### TO DO:
Repeat exactly, please, the lines that begin at the start of the listing and end at the line holding "genus: Lepus".

----- DATA TO PROCESS

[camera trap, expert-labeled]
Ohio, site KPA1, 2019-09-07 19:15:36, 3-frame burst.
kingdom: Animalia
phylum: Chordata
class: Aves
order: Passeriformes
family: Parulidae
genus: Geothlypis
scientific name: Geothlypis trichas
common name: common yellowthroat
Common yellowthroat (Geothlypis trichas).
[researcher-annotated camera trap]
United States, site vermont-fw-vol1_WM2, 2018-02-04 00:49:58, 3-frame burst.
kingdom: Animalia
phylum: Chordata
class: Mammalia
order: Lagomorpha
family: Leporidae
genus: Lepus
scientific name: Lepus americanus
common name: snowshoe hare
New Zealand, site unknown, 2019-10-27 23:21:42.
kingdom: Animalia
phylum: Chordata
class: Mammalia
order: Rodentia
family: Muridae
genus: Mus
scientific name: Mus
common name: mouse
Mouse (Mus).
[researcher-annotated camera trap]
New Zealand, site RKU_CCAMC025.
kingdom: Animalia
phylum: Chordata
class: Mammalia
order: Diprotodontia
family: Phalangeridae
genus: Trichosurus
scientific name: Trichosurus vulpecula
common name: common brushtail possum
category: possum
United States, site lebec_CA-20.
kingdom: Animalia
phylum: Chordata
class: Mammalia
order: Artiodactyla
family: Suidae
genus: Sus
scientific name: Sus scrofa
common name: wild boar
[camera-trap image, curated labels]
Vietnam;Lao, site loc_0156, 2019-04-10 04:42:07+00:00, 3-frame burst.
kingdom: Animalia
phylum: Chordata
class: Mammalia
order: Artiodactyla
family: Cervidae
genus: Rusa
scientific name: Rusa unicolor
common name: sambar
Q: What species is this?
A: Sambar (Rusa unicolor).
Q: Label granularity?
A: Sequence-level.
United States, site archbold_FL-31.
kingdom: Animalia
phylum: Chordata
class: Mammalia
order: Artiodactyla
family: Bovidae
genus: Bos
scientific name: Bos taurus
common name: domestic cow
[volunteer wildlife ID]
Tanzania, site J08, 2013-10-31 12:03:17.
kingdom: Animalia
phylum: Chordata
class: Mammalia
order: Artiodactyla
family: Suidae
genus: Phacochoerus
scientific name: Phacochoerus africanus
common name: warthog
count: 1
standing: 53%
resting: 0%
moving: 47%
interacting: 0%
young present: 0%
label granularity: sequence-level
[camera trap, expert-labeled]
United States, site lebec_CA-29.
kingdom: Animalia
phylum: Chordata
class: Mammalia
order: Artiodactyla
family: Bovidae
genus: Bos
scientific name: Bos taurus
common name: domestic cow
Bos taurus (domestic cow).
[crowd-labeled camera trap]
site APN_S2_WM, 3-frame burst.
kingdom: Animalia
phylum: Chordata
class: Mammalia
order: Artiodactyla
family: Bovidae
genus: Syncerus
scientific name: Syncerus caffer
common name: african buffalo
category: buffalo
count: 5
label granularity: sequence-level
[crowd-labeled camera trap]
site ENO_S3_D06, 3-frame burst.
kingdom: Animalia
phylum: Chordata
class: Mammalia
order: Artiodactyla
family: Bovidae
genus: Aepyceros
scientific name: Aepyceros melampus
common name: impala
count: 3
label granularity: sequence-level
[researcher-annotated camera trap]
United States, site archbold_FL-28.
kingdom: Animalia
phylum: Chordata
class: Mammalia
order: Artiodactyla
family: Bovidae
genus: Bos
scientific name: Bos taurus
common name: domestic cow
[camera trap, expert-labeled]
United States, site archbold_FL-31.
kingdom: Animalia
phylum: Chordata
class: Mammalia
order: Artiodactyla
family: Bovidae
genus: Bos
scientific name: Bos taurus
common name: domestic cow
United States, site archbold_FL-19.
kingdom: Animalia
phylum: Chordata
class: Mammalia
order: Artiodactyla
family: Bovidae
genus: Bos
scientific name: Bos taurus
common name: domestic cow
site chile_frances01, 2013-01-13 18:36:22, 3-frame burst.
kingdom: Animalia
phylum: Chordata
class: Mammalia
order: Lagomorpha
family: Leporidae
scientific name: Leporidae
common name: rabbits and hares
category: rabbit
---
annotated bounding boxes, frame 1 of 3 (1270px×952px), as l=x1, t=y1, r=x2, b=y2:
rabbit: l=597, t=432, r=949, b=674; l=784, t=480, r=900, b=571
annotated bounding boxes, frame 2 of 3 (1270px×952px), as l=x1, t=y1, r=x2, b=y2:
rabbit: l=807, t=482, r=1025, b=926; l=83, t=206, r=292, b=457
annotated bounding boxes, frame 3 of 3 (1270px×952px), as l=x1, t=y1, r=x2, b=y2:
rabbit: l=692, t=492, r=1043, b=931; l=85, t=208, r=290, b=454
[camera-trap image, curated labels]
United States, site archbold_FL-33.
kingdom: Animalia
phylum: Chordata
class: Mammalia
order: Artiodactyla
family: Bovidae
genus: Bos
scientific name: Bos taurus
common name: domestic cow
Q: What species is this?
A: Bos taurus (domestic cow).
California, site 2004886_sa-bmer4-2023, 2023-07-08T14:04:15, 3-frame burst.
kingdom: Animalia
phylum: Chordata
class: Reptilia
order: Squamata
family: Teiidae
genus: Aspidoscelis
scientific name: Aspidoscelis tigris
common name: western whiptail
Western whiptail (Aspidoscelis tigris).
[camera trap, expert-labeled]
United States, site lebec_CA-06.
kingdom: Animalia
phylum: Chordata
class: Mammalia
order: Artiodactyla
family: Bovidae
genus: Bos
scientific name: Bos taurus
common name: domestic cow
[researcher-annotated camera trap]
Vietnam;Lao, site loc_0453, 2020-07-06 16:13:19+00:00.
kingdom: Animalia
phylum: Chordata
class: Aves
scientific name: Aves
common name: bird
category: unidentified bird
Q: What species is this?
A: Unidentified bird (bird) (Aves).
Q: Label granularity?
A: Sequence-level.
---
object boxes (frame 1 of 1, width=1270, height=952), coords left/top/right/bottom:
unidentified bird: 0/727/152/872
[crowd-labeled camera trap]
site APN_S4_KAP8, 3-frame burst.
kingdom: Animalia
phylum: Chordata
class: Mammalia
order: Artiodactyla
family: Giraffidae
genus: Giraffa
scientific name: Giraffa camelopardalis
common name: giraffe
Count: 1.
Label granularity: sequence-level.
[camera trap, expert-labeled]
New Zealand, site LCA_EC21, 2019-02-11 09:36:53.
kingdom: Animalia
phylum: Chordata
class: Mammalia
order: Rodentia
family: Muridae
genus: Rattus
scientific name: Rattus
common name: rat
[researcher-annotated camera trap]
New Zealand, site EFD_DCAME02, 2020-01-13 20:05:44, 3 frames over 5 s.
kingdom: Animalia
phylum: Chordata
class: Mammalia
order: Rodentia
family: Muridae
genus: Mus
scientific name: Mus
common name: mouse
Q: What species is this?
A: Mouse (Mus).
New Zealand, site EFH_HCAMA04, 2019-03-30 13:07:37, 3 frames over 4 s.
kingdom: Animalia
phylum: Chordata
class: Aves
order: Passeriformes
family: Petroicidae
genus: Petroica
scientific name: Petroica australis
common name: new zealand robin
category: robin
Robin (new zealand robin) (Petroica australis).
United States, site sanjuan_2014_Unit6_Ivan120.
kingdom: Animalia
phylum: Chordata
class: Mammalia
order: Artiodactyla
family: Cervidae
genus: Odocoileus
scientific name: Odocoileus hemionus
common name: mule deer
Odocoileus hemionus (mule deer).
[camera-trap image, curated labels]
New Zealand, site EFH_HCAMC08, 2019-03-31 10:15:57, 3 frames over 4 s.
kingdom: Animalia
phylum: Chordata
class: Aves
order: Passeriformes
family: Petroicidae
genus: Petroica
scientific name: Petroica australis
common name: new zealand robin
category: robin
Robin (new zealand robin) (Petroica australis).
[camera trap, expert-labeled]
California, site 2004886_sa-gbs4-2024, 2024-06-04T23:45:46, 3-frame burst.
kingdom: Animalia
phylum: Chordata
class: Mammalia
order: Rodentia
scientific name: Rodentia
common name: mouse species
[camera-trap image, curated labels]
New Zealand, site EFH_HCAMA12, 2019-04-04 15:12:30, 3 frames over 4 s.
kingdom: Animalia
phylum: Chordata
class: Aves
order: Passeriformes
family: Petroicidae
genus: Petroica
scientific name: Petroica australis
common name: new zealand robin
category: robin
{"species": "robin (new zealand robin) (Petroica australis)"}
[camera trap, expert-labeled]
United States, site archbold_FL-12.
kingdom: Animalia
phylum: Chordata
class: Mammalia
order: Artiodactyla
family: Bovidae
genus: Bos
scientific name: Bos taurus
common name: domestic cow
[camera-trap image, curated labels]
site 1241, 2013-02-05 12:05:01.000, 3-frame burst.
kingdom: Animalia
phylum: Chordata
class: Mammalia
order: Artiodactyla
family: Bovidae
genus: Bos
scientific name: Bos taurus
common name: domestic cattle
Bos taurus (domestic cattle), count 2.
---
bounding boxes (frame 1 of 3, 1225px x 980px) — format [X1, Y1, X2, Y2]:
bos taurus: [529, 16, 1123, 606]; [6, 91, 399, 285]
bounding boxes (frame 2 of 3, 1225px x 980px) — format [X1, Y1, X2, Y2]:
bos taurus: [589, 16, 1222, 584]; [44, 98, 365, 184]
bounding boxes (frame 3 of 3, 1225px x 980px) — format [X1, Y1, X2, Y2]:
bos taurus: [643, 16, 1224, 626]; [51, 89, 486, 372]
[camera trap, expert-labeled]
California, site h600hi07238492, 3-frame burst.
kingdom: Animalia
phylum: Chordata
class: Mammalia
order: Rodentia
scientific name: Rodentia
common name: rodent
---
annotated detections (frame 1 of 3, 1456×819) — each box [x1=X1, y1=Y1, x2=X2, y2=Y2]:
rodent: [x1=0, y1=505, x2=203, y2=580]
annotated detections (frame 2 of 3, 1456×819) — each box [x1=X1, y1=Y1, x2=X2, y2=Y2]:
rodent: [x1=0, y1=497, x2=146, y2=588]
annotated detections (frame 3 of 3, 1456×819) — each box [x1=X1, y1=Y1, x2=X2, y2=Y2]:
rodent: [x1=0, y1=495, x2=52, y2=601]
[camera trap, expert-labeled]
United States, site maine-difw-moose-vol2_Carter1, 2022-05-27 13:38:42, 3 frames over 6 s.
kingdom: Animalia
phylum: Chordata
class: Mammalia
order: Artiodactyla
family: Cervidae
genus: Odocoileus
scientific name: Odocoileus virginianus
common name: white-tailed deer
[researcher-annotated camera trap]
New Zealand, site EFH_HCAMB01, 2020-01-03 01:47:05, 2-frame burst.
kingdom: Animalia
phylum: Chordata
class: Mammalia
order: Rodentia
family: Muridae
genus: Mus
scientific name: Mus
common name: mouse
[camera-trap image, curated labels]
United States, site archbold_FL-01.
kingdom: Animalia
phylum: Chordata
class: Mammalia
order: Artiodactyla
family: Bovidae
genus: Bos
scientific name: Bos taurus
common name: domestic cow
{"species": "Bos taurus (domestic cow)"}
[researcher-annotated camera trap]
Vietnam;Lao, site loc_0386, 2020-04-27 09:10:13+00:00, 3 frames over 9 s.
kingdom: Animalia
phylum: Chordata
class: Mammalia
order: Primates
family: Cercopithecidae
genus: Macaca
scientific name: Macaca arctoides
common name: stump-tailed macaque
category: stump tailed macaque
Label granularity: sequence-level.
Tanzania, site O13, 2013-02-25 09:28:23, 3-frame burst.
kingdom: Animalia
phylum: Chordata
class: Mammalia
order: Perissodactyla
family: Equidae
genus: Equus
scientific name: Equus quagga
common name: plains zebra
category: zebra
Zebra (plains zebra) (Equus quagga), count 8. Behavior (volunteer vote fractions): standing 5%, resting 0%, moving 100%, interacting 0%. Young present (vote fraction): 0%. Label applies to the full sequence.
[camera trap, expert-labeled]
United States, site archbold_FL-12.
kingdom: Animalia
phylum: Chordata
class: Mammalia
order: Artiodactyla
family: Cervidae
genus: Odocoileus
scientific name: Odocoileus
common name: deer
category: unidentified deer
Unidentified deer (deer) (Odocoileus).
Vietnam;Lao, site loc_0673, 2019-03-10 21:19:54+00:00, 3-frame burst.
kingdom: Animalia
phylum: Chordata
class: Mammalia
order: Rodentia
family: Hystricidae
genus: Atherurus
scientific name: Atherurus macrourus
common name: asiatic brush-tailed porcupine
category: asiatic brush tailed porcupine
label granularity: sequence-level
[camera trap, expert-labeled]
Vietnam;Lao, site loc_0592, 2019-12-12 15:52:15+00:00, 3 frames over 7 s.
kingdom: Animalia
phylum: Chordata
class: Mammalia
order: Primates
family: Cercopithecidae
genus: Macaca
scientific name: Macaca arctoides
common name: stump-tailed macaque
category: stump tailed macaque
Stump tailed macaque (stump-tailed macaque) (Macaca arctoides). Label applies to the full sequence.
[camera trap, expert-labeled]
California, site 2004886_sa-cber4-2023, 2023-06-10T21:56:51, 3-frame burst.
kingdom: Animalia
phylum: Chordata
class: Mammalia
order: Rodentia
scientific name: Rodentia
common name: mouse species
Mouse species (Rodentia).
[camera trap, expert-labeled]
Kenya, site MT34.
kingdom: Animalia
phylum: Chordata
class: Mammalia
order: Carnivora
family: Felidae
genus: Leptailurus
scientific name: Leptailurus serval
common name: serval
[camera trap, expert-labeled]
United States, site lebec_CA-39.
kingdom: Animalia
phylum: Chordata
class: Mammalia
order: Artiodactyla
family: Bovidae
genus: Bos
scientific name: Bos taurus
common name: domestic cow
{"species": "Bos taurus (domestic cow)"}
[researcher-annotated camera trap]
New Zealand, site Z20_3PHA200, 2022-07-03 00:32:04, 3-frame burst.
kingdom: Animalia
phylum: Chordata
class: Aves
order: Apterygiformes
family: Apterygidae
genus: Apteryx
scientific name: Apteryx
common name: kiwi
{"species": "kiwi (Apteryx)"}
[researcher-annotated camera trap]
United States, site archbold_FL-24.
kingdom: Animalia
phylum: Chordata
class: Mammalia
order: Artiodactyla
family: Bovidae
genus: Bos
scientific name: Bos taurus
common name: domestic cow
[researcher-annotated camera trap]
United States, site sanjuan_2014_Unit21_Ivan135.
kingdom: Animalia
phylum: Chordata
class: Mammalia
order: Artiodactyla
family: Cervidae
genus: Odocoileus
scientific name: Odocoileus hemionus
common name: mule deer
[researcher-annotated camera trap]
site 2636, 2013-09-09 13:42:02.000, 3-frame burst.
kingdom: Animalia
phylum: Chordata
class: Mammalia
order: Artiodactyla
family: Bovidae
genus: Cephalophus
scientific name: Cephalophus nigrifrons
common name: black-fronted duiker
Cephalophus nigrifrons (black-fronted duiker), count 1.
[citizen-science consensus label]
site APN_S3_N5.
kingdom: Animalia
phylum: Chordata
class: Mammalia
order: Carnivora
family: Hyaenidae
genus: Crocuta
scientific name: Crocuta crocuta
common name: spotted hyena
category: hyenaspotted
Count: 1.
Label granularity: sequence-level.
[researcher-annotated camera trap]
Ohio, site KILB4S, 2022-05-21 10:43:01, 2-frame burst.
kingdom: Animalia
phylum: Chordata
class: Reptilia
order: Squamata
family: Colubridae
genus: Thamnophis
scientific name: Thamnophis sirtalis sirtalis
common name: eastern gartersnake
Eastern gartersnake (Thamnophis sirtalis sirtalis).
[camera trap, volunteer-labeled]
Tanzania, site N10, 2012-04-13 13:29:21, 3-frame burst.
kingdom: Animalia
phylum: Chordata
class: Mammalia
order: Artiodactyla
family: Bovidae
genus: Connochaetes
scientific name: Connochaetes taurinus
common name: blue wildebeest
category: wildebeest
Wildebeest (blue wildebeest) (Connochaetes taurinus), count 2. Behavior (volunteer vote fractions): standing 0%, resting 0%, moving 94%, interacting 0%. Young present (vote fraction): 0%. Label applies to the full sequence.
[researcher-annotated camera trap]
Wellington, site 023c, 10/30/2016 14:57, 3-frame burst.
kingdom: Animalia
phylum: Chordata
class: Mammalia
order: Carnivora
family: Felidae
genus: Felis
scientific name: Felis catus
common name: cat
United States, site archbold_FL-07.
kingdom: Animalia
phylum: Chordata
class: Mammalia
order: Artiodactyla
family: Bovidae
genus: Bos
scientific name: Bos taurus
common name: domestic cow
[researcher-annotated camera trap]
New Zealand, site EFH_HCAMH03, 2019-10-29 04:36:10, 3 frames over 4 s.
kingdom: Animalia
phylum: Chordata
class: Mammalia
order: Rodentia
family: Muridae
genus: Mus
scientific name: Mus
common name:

----------

### COMPLETED TASK:
[camera trap, expert-labeled]
Ohio, site KPA1, 2019-09-07 19:15:36, 3-frame burst.
kingdom: Animalia
phylum: Chordata
class: Aves
order: Passeriformes
family: Parulidae
genus: Geothlypis
scientific name: Geothlypis trichas
common name: common yellowthroat
Common yellowthroat (Geothlypis trichas).
[researcher-annotated camera trap]
United States, site vermont-fw-vol1_WM2, 2018-02-04 00:49:58, 3-frame burst.
kingdom: Animalia
phylum: Chordata
class: Mammalia
order: Lagomorpha
family: Leporidae
genus: Lepus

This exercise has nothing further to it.